44ª Mostra SP: Os mais comentados

Dias, de Tsai Ming-liang

“Para uns, um deleite cinematográfico, para outros, um teste de paciência. O cinema de Tsai sempre despertou reações nesses extremos, e aqui não seria diferente. É o tipo de filme que dilata o tempo e incorpora essa estratégia em sua narrativa.”
Alysson Oliveira

“Enfim, há um conjunto de situações que transmitem sensações, sentimentos, nos dão tempo de ver até nuvens se deslocando lentamente, e pensar/experimentar o que se vê.  E também o que não se vê.”
Antonio Carlos Egypto

“É o tempo que exaure em Dias, e não suas ideias; dessa forma, o filme apresenta perfeitamente sua proposta imersiva, ao nos mergulhar no moto perpétuo das ações banais do humano, dando peso extra ao minuto, principalmente a quem deseja se livrar deles.”
Francisco Carbone

“O filme não tem legendas e a quase total falta de diálogo parece tornar a história mais íntima. Os gestos rotineiros poderiam ter sido captados em qualquer dia daqueles personagens, porque muito provavelmente eles se repetem, sempre iguais. E os dois são igualmente marcados pela solidão e isolamento.”
Isabel Wittmann

“O crédito disso é totalmente de Ming-liang, que em seus planos extensos (não longos, porque eles têm o tempo que precisam ter para proporcionar suficiente envolvimento do espectador), nos faz absorver todos os detalhes que o seu enquadramento oferece.”

=== TAREFAS ===
1 – No texto sobre o filme Dias na 44ª Mostra SP, segundo o trecho de Isabel Wittmann, por que os dois personagens são igualmente marcados?
2 – Retome o texto sobre o filme Dias, de Tsai Ming-liang, logo após a última frase apresentada.

=== ENTRADAS ===
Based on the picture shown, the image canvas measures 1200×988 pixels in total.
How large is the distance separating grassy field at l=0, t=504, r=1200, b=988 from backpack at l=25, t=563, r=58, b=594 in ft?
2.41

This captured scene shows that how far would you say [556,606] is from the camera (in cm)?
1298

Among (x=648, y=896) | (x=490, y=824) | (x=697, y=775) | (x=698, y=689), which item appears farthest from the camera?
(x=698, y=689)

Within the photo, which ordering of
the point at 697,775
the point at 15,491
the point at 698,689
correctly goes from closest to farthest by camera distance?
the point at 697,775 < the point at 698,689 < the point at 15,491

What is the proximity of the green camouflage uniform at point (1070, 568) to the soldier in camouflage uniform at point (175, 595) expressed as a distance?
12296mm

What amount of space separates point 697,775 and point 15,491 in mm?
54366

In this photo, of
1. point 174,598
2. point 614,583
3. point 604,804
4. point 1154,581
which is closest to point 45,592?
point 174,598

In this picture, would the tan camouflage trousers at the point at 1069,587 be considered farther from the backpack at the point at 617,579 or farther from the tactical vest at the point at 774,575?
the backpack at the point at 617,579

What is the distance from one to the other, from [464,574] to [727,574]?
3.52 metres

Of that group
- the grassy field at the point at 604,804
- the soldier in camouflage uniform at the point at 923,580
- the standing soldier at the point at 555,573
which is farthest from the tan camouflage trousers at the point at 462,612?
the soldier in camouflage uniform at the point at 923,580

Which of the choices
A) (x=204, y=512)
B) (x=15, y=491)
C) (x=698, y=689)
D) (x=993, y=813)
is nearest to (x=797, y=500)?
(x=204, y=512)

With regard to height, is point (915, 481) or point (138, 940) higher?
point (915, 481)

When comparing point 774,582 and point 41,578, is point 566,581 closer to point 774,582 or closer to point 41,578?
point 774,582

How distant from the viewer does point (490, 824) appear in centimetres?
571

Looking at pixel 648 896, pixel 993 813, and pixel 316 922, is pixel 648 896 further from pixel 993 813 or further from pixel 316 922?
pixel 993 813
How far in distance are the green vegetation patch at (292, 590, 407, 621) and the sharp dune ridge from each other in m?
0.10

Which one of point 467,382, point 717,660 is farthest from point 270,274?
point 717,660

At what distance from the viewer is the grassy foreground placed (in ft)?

=== RESPOSTAS ===
1 – Pela solidão e isolamento.

2 –
Luiz Joaquim

“A opção, contudo, também gera um efeito amplificador, ao tornar esse silêncio, nunca total, mas completado pelos sons da tranquilidade da natureza ou da agitação urbana, em um elemento universalizante.”
Nayara Reynaud

“Tsai não demonstra pena ou nenhum tipo de compaixão pesarosa por eles, o que não impede o filme de se importar e ser carinhoso com aqueles homens. É nesse equilíbrio de representação emotiva e embalo das vidas vazias que o filme propicia a eles um gesto maior de afago.”
Rafael Carvalho

“Mas tudo isso são reflexões que as imagens nos permitem. Por que Cinema também é isso. Há sutilezas nos não ditos que nos tocam de maneira diversas. A possibilidade de contemplação que o filme de Tsai Ming-liang no dá, nos faz ir além. Nos faz olhar para nós e encarar também nossa própria solidão.”
Amanda Aouad


Isso Não É um Enterro, É uma Ressurreição, de Lemohang Jeremiah Mosese

“O filme é visualmente bem bonito, com efeitos sofisticados e um jogo de luzes e cores fortes muito atraente.”
Antonio Carlos Egypto

“Existe uma circularidade nas ações de passado e futuro que se reflete na casa com parede de terra e pedra, porta vermelha e telhado de palha, de planta também circular. A câmera roda no ambiente captando-o em sua ausência de ângulos e arestas.”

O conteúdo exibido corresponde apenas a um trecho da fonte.